Quote the records below word for word, starting with the line that contains "GreenBlue GB320BG inodoro" and continuing through the line that contains "Personalized Swimming Man". Leave the pictures out of your answer.

*** Records for processing ***

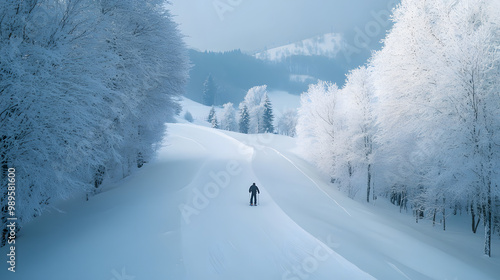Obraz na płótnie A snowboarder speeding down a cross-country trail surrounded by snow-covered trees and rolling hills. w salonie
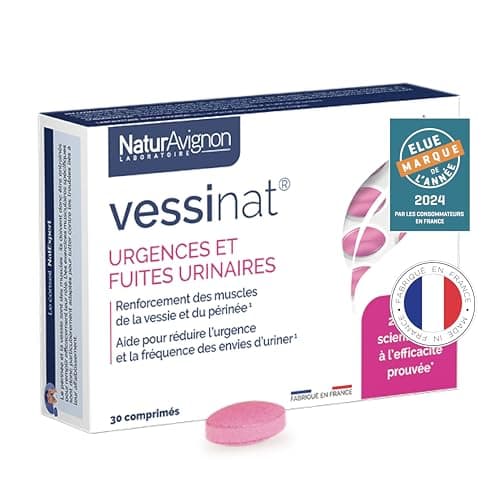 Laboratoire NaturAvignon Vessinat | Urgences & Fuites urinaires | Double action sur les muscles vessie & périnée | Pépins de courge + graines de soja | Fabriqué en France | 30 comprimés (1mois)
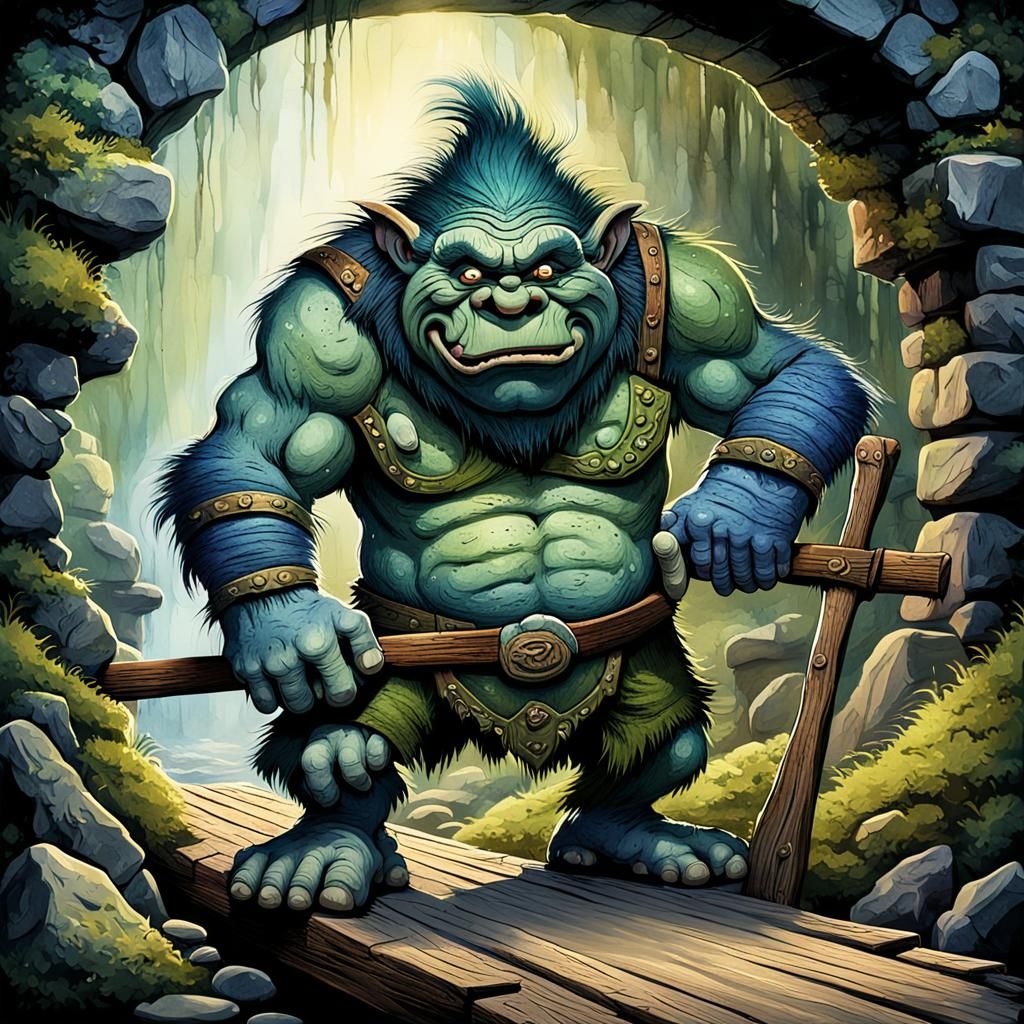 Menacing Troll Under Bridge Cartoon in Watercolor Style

***
*** Records for processing ***

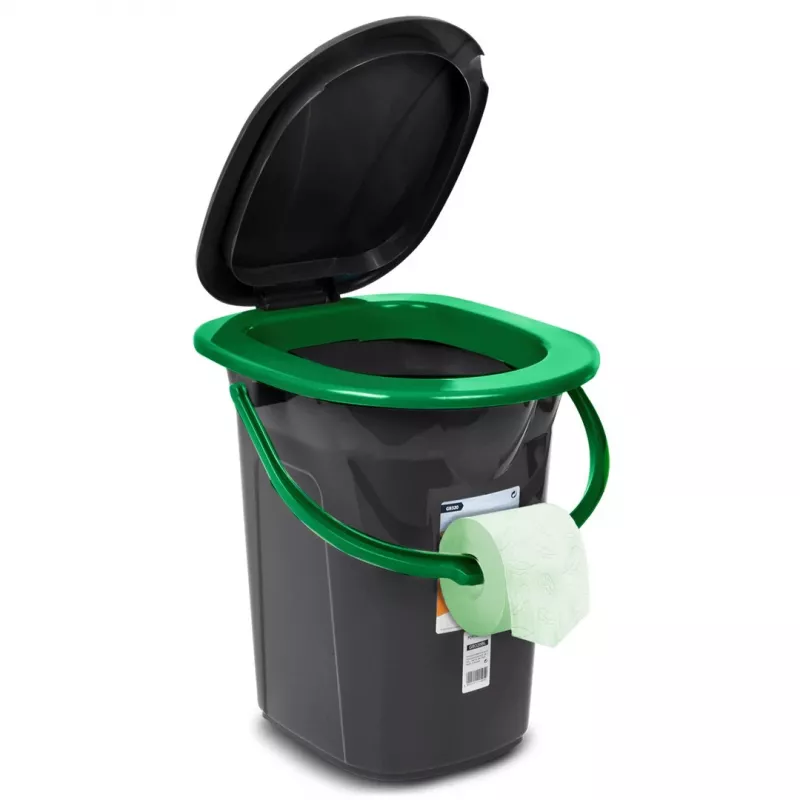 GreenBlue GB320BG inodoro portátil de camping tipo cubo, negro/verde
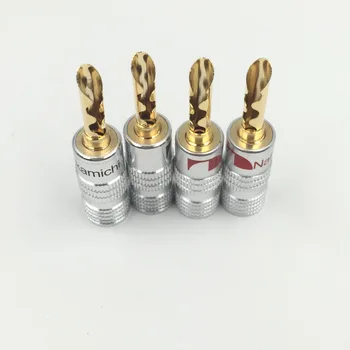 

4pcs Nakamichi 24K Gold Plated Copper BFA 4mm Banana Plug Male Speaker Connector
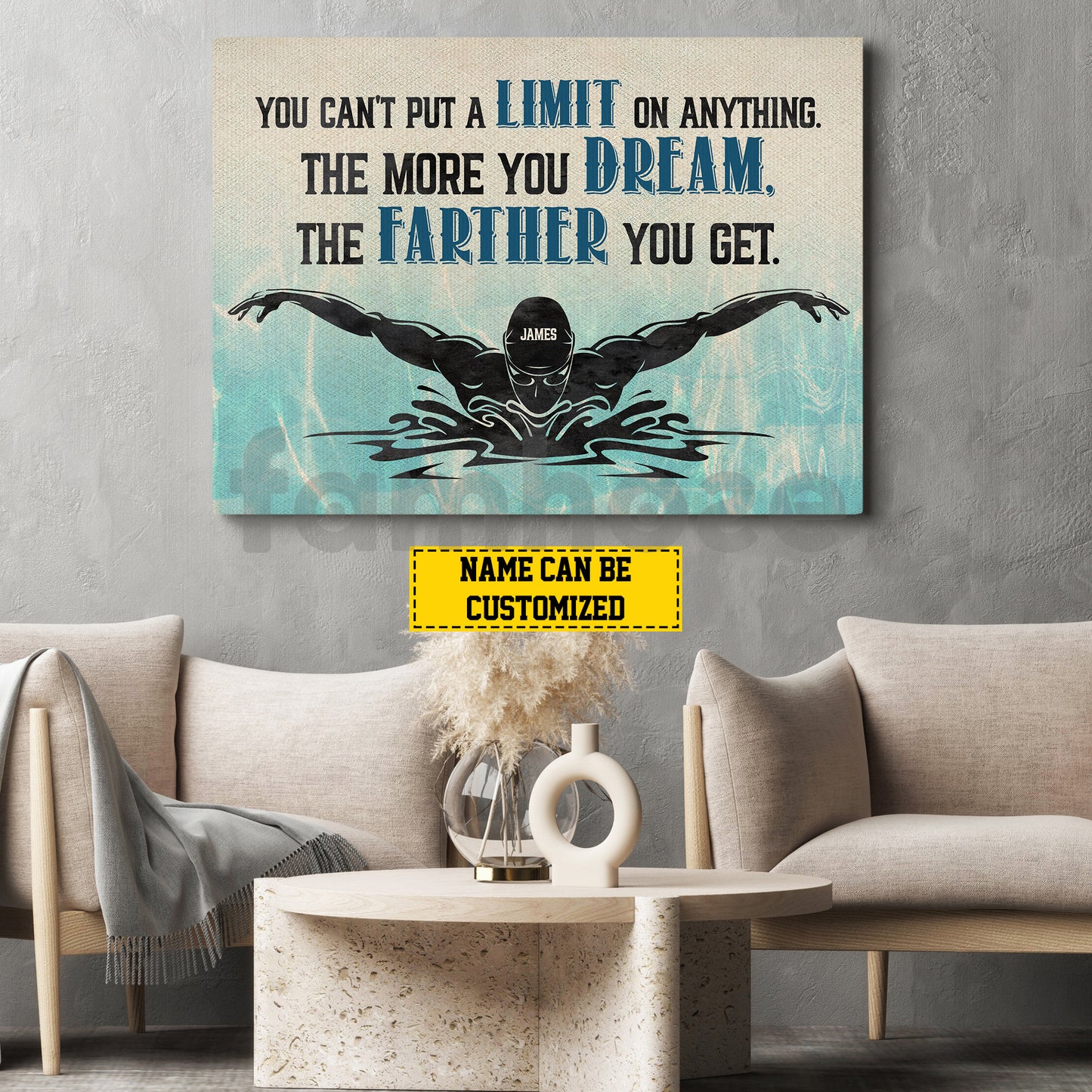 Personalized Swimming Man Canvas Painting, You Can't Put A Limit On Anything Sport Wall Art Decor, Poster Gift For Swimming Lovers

***
*** Records for processing ***

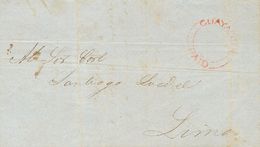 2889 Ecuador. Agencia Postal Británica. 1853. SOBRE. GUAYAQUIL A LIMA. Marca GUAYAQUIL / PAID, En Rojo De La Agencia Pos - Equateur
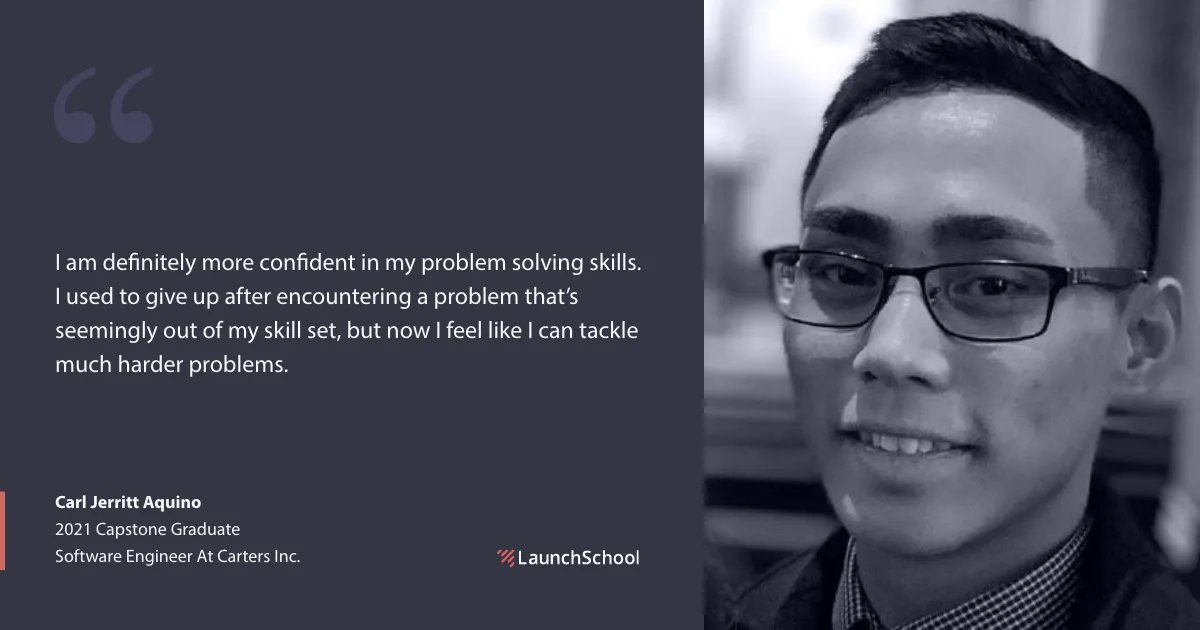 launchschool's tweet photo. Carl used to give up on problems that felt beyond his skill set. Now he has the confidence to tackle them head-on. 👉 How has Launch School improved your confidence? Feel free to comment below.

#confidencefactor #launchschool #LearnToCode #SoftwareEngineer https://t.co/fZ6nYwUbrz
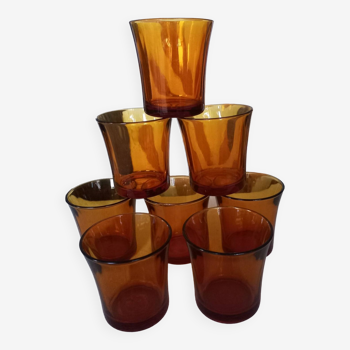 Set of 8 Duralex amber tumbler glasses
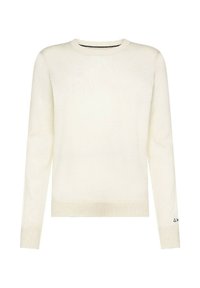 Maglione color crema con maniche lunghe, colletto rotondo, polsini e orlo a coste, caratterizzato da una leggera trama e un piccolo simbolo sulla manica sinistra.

***

Answer box:
 GreenBlue GB320BG inodoro portátil de camping tipo cubo, negro/verde

4pcs Nakamichi 24K Gold Plated Copper BFA 4mm Banana Plug Male Speaker Connector
 Personalized Swimming Man Canvas Painting, You Can't Put A Limit On Anything Sport Wall Art Decor, Poster Gift For Swimming Lovers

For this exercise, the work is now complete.